I shall address particularly the issue of cosmetic procedures and I start by thanking the Minister and his Bill team for giving so much support, showing such interest and bringing this into being today. I know we all welcome it; it is much appreciated. I am glad to have taken part in the meetings and to have tabled an amendment in Committee relating to cosmetic regulation. The amendments before us today have been very much welcomed by medical associations, because we all know that lack of regulation has been a ballooning problem. For example, the Save Face organisation received more than 2,000 complaints of botched procedures in 2020 alone and the true number, as we know, is likely to be higher.
The other point to make is that this is a fast-moving industry and I am glad that these amendments will be able to keep pace with an ever-changing landscape. We have seen a significant rise in recent years in the number and type of non-surgical aesthetic procedures performed in the UK. Practitioners, both medically and non-medically trained, are performing procedures without even being able to evidence appropriate training and the required standards of oversight and supervision of procedures that can be described only as high- risk. When they go wrong—and we have all heard the stories of intense and lasting damage from untrained practitioners carrying out procedures in unlicensed premises—we all know that it will then fall to the NHS to pick up the pieces. This, today, is a meaningful step in protecting more people from rogue operators.
I close by thanking noble Lords for their contributions not only to this debate but to shaping the legislation. Once again, I thank the Minister and his team for all their efforts. I hope we will come to see a much safer set of non-surgical cosmetic procedures than we have at present.
My Lords, just before the Minister stands, I rise to support Amendment 184ZA in the name of the noble Baroness, Lady Cumberlege.

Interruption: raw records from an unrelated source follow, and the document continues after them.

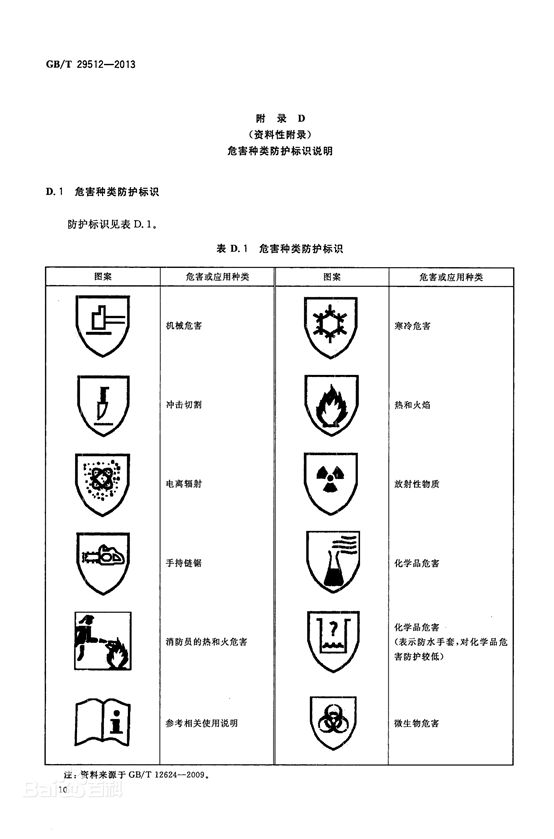 GB/T 29512—2013

附 录 D
(资料性附录)
危害种类防护标识说明

D.1 危害种类防护标识

防护标识见表 D.1。

表 D.1 危害种类防护标识

| 图案 | 危害或应用种类 | 图案 | 危害或应用种类 |
|---|---|---|---|
| | 机械危害 | | 寒冷危害 |
| | 冲击切割 | | 热和火焰 |
| | 电离辐射 | | 放射性物质 |
| | 手持链锯 | | 化学品危害 |
| | 消防员的热和火危害 | ? | 化学品危害 (表示防水手套,对化学品危害防护较低) |
| i | 参考相关使用说明 | | 微生物危害 |

注:资料来源于 GB/T 12624—2009。

10

Baidu百科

Over the last 28 years, it has been my privilege to work with a fantastic team of GPs in the East End of London who are now responsible for 43,000 patients. I know what great GPs and doctors are like. If I am honest, however, I have also had to deal with a number of dodgy doctors, which is a very difficult matter to deal with. One doctor undertook female circumcision in his practice, unbeknown to the health authority for quite a period of time. He ended up marrying his practice manager and, some years later, he murdered her. Another practice, when I dug under the carpet, had bought a cheap fridge from B&Q and, over a period of three years, kept 10,000 injections at the wrong temperature and injected 10,000 patients with dead, illegal injections. Another doctor, as we learned when we took over his list, had countless ghost patients. As a result, I started to discover what ghost patients are. It took our team two years to sort out the realities of who were and were not real patients.
For the sake of GPs and patients, we need to protect them in the way the noble Baroness is suggesting. Doctors are flawed human beings like the rest of us, and we need to protect them from themselves and from us. It is really important that these things are taken seriously. This amendment puts its finger on a very important matter.